In February 2012, Lane began a recurring role on the ABC Family drama Switched at Birth. On the series, Lane portrays Travis, a lonely and sometimes angry high school student who struggles to communicate with his hearing family at home and develops an unrequited romantic interest in Daphne Vasquez (née Kennish), portrayed by Katie Leclerc. Lane described the differences between his own life and his character's saying, "Travis' parents don't [sign]. My parents do. Travis doesn't have that, so in some ways we're different [...] But I'm embracing this whole [storyline] about his home life."

In September 2012, it was reported that Lane was set to star in the feature film In Other Words, portraying an isolated young man who falls in love with a blind dancer. His film credits include an appearance in No Ordinary Hero: The SuperDeafy Movie (2013), as well as a cameo in Veronica Mars (2014).

==Personal life==
In September 2006, Lane sustained serious injuries in a dirt bike accident in Pismo Beach, California, which reportedly almost left him paralyzed. While trying to execute a jump, Lane fractured his lower spine and left femur, an injury which required a steel rod and screws to replace the broken section of his spine. His time spent recovering from his injuries, which required him to wear a body brace until January 2007, caused him to miss a significant amount of school, delaying his graduation from CSDR until the fall of 2007.
Prior to establishing a career in show business, Lane had expressed an interest in studying to be an auto mechanic at the Universal Technical Institute in Rancho Cucamonga, California.

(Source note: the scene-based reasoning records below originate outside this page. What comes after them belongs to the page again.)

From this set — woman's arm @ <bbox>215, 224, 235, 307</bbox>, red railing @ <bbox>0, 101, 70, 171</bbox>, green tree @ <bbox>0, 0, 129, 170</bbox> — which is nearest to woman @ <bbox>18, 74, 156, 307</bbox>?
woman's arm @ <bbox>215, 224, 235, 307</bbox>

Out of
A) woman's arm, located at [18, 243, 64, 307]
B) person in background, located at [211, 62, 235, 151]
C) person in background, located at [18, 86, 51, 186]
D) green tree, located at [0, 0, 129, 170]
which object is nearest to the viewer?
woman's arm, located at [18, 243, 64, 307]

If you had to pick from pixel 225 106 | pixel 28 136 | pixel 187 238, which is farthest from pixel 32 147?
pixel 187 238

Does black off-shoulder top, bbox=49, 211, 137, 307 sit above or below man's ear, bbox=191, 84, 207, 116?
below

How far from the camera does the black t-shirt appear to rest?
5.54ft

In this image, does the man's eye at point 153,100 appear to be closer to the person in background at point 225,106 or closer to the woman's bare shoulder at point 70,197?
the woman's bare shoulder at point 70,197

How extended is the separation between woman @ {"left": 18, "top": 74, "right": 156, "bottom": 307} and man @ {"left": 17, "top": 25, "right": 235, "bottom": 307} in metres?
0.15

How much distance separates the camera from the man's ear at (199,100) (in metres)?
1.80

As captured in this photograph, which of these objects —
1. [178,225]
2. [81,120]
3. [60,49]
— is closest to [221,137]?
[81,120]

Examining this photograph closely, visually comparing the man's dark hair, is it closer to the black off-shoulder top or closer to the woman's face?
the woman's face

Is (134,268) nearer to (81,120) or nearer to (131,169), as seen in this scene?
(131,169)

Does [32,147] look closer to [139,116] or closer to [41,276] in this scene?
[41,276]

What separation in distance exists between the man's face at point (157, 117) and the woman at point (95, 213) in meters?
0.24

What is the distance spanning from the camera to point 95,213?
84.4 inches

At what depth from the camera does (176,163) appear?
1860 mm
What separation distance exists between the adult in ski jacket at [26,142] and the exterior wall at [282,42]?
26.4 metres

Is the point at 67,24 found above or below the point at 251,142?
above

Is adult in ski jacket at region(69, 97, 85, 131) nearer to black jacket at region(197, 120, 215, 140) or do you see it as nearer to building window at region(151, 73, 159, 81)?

In addition to his interest in motorcycles and mechanics, Lane is proficient in baseball, football, snowboarding, swimming and wrestling. In his free time, he has been involved with the charity Dogs for the Deaf, which trains shelter dogs to be assistance animals to the deaf and hard of hearing.

==Filmography==

=== Film ===

| Year | Title | Role | Notes |
| 2007 | Dummy Hoy: A Deaf Hero | William Ellsworth "Dummy" Hoy | aka: I See the Crowd Roar |
| 2011 | Irving J. Koppermelt | Irving J. Koppermelt | Short film |
| White Space | The Poet |
| 2013 | No Ordinary Hero: The SuperDeafy Movie | Himself |  |
| 2014 | Veronica Mars | Slick Fellow Applicant |  |

=== Television ===

| Year | Title | Role | Notes |
|---|---|---|---|
| 2008 | Cold Case | Andy Rierdan | Episode: "Andy in C Minor" |
| 2009 | House | Seth Miller | Episode: "House Divided" |
| 2010 | Miami Medical | Ethan | Episode: "All Fall Down" |
| 2012–2017 | Switched at Birth | Travis | Recurring character |
| 2016 | iZombie | Kell Guthrie | Episode: "Method Head" |

==Accolades==
In 2013, Lane received the Media Access RJ Mitte Diversity Award for his performance on Switched at Birth.